Yes to the first three.
I don’t want to do anything about the tokenizer, since it works fine. It is full of arcana, and I worry that replacing it with a different mechanism would break corner cases.
In contrast, the grammar-to-CST mechanism we currently use is straightforward, and I don’t expect nasty corner cases there if we replace it with e.g. a PEG-based parser.
The current CST-to-AST translation code is too ad-hoc and complex, because has to make up for restrictions in pgen, and I want to replace it.
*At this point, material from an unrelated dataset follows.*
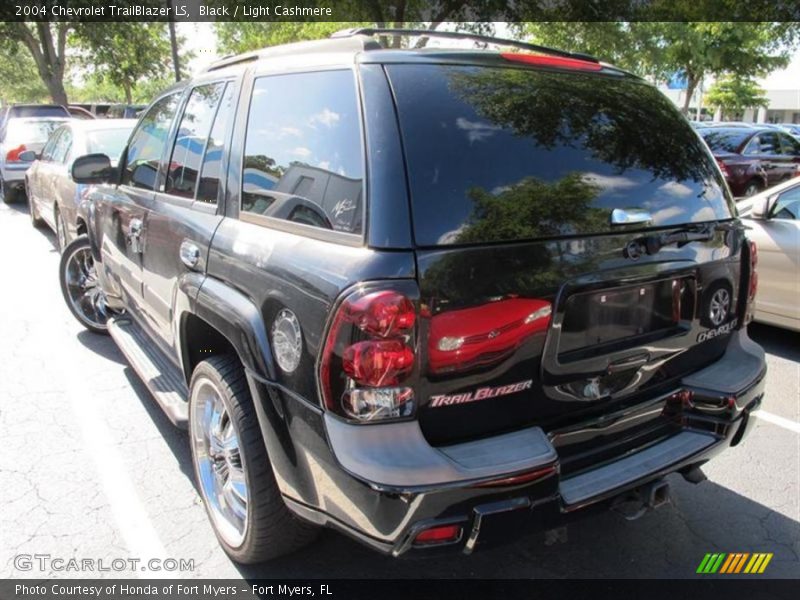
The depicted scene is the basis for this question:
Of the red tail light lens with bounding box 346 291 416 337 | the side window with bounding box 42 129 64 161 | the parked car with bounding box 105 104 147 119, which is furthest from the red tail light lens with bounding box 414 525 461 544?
the parked car with bounding box 105 104 147 119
If we couldn’t replace it I think the whole project would not be worth it.
Finally, the memory we might save by skipping the CST would give us some space back that we could use for the memoization cache. (The CST is quite large, due to the explicit presence of “trivial” nodes with a single child.)
In my toy project, I want to get to the point where in pure Python I can get from stream of tokens to AST (This is feasible because the ast module lets you create and combine AST nodes.)
We can then double-check that the AST created by the toy for a given program is identical to that created by the current parser, and iterate on areas where it isn’t.
I am looking for other parsing technology than pgen because I want to be able to write the grammar to match how I think about the program, e.g. (that same example again):
start: assignment | expression assignment: NAME '=' expression expression: NAME | <other categories>
PEG + packrat looks like a reasonable candidate so I am looking into that in detail.